Atomic decompositions for Hardy spaces related to Schr\"odinger operators

Let L_U = -Delta+U be a Schr\"odinger operator on R^d, where U\in L^1_{loc}(R^d) is a non-negative potential and d\geq 3. The Hardy space H^1(L_U) is defined in terms of the maximal function for the semigroup K_{t,U} = exp(-t L_U), namely H^1(L_U) = {f\in L^1(R^d): \|f\|_{H^1(L_U)}:= \|sup_{t>0} |K_{t,U} f| \|_{L^1(R^d)} < \infty. Assume that U=V+W, where V\geq 0 satisfies the global Kato condition sup_{x\in R^d} \int_{R^d} V(y)|x-y|^{2-d} < \infty. We prove that, under certain assumptions on W\geq 0, the space H^1(L_U) admits an atomic decomposition of local type. An atom a for H^1(L_U) is either of the form a(x)=|Q|^{-1}\chi_Q(x), where Q are special cubes determined by W, or a satisfies the cancellation condition \int a(x)w(x) dx = 0, where w is an (-Delta+V)-harmonic function given by w(x) = lim_{t\to \infty} K_{t,V} 1(x).
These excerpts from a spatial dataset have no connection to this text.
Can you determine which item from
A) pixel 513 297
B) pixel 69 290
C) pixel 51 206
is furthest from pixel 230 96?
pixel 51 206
Furthermore, we show that, in some cases, the cancellation condition \int_{R^d} a(x)w(x) dx = 0 can be replaced by the classical one \int_{R^d} a(x) dx = 0. However, we construct another example, such that the atomic spaces with these two cancellation conditions are not equivalent as Banach spaces.